Как лучший из отцов командиров доброго крепостного времени, я тащил своих крестьян сперва в какой-то свой рай, а когда они не пошли, или, вернее, не могли и идти, потому что рай этот существовал только в моей фантазии, я им мстил, нагло нарушая все законы, посягая на самые священные человеческие права этих людей.
И это делал я, человек, который благодаря своему диплому считал себя образованным. Что же говорить о других, и такого образования даже не имеющих, но не менее твердо желающих создать благо для этих несчастных? Что сказать об этих несчастных, над которыми я, человек без всяких прав власти, человек равный с ними перед законом, мог мудрствовать и проделывать с ними все вплоть до изгнания их из родины?
И в какой ад мы все желающие можем, наконец, превратить жизнь деревни в нашем благом намерении создать ей свой рай?
Как бы то ни было, но мое просветление пришло, и я чувствовал себя в положении человека, который после одного блуждания в темных подвалах своего средневекового произвола выбрался, наконец, на свет божий.

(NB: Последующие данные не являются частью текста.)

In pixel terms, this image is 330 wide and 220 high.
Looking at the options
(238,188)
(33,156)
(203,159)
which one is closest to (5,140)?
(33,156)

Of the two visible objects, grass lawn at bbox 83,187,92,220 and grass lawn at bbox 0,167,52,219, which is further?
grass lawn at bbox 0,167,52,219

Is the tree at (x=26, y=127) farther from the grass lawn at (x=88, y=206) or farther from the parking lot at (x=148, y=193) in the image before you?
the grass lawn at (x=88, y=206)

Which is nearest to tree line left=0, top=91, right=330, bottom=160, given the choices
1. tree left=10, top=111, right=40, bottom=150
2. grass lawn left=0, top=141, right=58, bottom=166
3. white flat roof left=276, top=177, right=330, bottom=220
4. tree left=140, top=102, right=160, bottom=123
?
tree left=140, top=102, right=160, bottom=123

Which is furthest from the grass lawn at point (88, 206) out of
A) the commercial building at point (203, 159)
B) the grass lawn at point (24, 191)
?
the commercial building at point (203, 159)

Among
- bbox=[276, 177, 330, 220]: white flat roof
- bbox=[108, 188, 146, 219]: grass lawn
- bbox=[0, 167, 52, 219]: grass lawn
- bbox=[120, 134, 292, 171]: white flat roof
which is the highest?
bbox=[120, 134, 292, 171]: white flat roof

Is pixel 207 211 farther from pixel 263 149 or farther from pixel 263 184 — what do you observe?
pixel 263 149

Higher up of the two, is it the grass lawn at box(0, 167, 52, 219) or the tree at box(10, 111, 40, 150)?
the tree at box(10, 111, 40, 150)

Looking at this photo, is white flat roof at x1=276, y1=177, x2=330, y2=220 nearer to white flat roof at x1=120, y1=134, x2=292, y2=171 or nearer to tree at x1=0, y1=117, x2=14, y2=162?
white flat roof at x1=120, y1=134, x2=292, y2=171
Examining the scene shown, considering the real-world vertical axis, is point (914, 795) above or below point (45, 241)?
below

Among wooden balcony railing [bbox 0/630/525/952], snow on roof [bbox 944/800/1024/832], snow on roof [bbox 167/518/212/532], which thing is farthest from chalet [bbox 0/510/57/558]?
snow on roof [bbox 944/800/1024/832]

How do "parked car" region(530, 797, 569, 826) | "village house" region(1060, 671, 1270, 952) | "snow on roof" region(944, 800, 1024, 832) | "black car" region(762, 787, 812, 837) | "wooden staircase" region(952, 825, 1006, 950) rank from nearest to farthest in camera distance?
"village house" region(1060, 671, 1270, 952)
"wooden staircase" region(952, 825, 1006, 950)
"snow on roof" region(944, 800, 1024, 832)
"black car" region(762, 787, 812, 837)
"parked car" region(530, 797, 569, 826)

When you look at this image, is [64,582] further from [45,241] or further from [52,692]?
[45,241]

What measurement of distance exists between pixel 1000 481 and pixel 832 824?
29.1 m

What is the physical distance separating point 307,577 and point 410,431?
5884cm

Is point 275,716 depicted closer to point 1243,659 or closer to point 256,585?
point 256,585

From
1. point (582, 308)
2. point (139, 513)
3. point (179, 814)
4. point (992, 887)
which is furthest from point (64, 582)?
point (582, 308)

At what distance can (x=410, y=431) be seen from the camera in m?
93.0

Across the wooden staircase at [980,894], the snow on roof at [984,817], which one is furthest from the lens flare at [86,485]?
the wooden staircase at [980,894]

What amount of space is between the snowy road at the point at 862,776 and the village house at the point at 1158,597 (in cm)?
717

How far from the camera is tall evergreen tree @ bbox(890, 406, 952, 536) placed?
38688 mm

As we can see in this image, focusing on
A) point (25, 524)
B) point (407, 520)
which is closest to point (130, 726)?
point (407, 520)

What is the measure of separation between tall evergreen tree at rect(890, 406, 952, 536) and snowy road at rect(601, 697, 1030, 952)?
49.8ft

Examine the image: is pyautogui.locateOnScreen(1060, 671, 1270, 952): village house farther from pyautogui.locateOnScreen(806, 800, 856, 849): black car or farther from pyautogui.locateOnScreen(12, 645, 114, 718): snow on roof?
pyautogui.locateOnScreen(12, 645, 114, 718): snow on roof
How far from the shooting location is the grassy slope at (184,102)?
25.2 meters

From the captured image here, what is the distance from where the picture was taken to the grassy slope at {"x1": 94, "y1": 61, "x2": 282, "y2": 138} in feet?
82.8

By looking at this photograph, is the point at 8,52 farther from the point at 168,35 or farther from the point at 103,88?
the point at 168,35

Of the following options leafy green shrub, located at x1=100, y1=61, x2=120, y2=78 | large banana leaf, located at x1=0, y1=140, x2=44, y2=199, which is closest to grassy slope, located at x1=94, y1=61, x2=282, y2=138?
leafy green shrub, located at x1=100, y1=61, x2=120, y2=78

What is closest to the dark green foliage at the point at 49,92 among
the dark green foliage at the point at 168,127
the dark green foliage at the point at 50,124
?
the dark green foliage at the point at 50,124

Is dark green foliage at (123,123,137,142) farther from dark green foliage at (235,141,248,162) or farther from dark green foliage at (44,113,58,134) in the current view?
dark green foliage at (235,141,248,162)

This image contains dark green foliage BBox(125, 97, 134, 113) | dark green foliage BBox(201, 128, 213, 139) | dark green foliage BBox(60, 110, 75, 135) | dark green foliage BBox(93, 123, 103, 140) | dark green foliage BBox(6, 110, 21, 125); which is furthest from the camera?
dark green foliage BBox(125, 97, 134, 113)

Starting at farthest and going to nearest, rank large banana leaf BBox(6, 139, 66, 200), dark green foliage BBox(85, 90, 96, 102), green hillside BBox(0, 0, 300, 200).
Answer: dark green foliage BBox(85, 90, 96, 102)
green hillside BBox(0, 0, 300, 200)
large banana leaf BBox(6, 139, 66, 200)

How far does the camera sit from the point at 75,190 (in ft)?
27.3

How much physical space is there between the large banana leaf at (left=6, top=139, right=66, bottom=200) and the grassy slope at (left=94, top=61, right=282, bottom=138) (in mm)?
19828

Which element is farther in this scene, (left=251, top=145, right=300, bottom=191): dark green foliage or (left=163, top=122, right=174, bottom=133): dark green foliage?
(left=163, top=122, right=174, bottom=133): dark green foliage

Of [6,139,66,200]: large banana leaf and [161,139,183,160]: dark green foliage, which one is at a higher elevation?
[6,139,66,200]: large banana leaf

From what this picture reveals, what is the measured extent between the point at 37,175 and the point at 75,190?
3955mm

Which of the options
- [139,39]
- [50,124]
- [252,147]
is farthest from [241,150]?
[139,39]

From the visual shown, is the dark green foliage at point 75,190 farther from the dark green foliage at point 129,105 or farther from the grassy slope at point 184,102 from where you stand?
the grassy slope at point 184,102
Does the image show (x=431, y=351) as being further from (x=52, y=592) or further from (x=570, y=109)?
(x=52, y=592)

По поводу голода относительно, собственно, Князевки я был спокоен, так как Петр Иванович все время писал мне успокоительные письма. Как потом оказалось, он не хотел меня огорчать, боясь, чтобы непосильной помощью я опять не подорвал бы себя. Он советовался даже с Чеботаевым, и Чеботаев тоже говорил ему:
— И не пишите, батюшка, — вы ведь знаете его: возьми все и отстань… А? что? А ведь жена, дети… Ничего не пишите, конечно…

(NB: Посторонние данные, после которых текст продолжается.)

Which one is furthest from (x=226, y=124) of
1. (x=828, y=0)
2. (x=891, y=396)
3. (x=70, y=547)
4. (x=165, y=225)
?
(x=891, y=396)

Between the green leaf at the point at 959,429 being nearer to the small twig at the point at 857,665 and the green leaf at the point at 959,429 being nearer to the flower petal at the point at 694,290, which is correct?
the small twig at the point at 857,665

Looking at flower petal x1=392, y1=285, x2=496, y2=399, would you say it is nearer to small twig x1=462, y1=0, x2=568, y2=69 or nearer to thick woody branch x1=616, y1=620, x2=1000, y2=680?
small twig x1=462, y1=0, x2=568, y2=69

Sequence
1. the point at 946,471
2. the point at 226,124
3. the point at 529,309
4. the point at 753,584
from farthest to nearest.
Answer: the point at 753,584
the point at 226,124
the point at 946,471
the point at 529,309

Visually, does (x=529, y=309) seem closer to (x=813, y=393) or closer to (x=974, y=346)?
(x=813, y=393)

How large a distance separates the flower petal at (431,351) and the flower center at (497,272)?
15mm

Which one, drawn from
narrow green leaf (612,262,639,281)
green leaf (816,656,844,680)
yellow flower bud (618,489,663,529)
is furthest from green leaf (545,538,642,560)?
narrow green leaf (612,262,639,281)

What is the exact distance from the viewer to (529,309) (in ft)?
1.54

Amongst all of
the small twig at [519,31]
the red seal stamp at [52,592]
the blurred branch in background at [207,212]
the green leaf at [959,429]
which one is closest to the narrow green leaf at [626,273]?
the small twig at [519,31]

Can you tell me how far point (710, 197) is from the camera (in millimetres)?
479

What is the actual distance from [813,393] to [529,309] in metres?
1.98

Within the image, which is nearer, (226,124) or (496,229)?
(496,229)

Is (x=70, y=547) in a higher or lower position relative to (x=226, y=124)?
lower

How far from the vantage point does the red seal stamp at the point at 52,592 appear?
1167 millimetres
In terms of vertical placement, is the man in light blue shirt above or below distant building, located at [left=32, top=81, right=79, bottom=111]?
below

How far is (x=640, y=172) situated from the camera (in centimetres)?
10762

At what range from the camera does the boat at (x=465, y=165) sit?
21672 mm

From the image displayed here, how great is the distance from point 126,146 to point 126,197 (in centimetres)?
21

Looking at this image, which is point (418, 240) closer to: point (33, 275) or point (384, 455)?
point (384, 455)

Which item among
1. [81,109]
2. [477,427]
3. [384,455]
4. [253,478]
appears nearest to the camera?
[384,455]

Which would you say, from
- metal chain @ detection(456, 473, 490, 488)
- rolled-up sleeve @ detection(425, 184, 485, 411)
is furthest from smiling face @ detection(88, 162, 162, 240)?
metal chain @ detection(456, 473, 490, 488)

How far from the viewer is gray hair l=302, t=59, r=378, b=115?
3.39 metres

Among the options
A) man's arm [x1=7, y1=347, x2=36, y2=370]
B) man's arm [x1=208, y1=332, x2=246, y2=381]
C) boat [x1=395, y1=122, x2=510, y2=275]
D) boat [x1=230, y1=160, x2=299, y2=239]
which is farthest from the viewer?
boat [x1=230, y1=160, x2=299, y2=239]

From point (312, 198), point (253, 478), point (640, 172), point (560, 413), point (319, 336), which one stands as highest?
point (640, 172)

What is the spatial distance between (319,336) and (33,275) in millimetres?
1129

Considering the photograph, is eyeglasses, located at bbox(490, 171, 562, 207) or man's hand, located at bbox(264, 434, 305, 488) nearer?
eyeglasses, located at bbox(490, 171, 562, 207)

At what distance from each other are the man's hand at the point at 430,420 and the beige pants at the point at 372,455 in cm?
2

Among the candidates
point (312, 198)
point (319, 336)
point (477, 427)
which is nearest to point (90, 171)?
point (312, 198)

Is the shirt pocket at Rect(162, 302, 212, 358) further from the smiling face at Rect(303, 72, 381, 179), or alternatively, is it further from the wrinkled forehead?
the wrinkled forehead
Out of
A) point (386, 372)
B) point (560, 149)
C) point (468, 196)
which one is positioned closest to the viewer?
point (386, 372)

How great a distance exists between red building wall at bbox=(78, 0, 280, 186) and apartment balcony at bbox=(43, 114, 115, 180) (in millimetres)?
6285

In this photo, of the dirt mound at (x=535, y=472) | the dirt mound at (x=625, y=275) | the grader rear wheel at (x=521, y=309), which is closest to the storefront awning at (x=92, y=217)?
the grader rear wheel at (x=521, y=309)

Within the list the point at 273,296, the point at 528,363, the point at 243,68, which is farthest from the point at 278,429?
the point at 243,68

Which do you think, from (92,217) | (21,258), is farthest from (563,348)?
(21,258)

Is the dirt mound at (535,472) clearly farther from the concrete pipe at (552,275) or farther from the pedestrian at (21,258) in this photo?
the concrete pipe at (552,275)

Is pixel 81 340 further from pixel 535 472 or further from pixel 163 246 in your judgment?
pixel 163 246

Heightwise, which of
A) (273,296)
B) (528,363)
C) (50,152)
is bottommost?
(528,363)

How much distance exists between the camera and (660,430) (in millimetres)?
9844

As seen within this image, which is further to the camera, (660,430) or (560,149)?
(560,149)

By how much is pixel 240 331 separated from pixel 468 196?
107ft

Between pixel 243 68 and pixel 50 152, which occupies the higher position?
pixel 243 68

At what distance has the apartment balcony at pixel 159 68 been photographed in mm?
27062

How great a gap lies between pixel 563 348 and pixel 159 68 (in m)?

Тем ужаснее было то, что я увидел в Князевке.
Забыть этого нельзя.
Стоит закрыть глаза — и я теперь вижу и этот хлеб из мякины, и эти изможденные голодом тускло прозрачные лица, громадные глаза всех этих брошенных людей.

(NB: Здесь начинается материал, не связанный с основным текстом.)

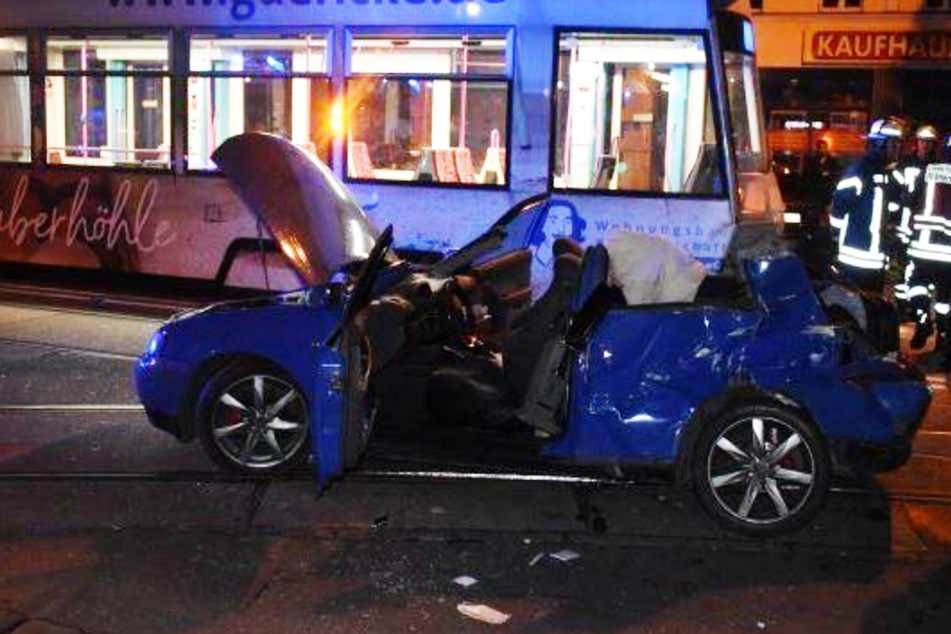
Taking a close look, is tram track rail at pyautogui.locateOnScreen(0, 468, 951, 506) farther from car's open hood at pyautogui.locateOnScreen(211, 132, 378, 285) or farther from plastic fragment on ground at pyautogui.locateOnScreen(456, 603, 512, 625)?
car's open hood at pyautogui.locateOnScreen(211, 132, 378, 285)

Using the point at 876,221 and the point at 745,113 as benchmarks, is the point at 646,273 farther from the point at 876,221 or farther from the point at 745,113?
the point at 876,221

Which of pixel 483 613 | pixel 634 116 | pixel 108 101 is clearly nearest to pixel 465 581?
pixel 483 613

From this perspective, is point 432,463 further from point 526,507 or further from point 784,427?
point 784,427

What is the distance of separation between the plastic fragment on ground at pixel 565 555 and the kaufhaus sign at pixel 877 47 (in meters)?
22.8

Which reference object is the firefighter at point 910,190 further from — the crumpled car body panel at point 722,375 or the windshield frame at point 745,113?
the crumpled car body panel at point 722,375

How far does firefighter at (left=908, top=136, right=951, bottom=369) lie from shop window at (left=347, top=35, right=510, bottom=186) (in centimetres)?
330

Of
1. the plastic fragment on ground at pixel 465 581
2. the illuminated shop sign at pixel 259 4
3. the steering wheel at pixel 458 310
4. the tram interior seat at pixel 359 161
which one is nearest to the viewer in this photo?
the plastic fragment on ground at pixel 465 581

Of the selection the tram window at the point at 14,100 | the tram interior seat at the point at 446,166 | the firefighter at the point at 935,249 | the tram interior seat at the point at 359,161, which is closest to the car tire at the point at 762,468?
the firefighter at the point at 935,249

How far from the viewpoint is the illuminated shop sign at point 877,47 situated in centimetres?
2478

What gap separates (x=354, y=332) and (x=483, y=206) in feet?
14.3

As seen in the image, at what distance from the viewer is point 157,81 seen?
10.6 m

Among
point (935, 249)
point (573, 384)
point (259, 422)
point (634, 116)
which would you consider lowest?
point (259, 422)

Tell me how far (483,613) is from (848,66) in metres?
23.7

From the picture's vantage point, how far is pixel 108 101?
10.8m
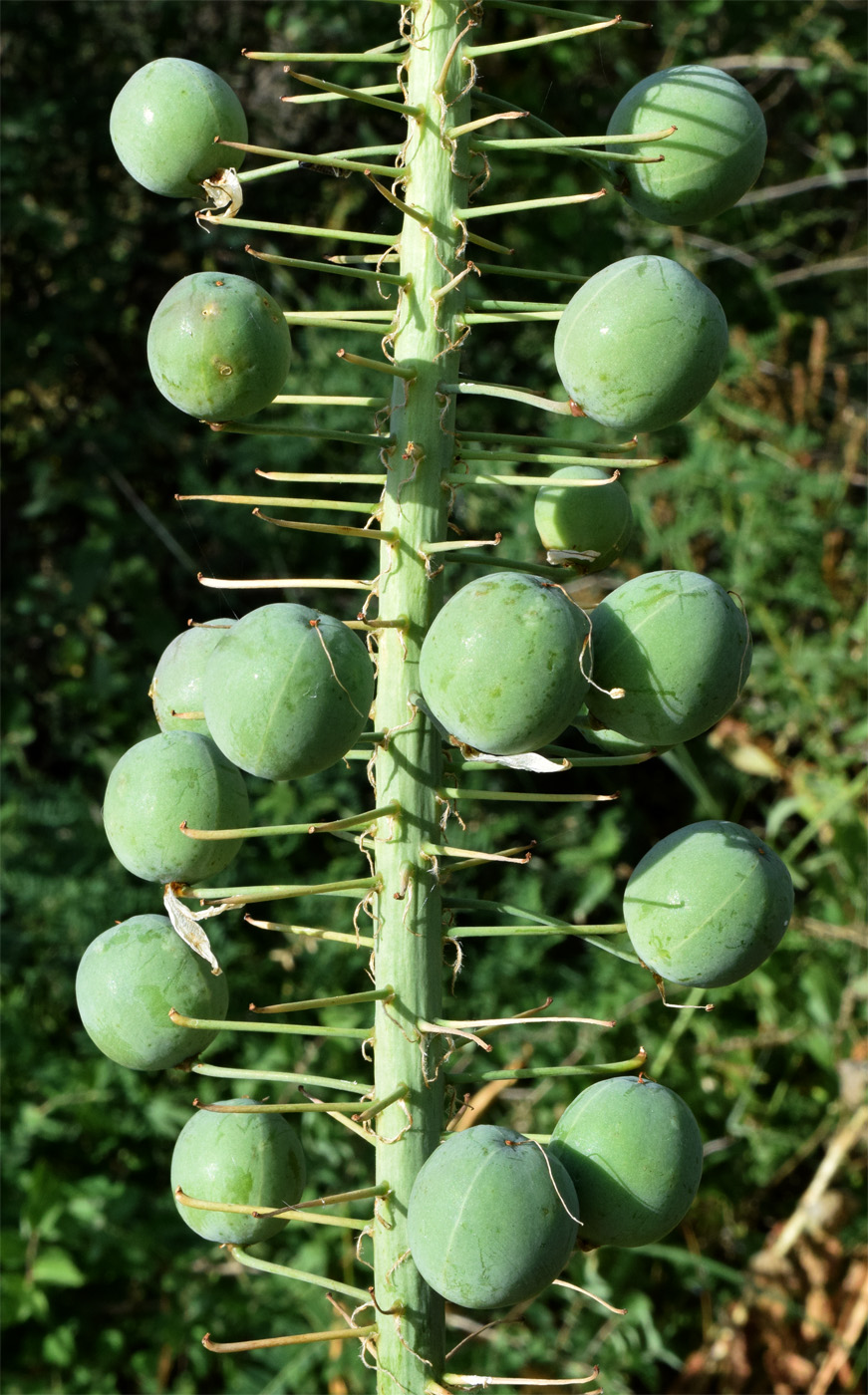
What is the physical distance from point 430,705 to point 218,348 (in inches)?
16.4

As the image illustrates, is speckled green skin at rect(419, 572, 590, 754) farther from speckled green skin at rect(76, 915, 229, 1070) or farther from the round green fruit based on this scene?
speckled green skin at rect(76, 915, 229, 1070)

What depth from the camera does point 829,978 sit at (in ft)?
11.5

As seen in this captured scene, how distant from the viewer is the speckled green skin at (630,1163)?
1.14 m

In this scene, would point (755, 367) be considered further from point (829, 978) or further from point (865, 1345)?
point (865, 1345)

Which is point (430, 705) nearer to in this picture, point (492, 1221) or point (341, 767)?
point (492, 1221)

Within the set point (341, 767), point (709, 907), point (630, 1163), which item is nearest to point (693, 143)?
point (709, 907)

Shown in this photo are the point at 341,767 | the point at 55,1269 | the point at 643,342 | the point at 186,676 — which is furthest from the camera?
the point at 341,767

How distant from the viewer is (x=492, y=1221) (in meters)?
1.04

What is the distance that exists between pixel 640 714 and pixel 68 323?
3.36m

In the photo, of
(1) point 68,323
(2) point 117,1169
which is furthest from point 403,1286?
(1) point 68,323

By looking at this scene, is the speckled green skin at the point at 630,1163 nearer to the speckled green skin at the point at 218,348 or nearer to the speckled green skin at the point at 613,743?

И не людей даже, а уже зверей, и мучительное чувство страха перед этими перешедшими на стадию зверей оголодавшими людьми, готовыми какой угодно ценой вырвать у другого кусок.
Но этого куска не было.
Николай Исаев, лет тридцати, несчастный горемыка, отец восьми девочек и одного мальчика, моего крестника, на мой вопрос при приходе к нему, что ж он думает делать, ответил, продолжая сидеть:
— А вот в лес заведу всех и брошу или перережу их, как курчат.
Он равнодушно показал. на кучу своих детей, которые, сбившись на печи, страшными глазами смотрели на своего отца и слушали знакомые сказки про мальчика с пальчик, Ваню и Машу, воплотившиеся для них в такую ужасную действительность.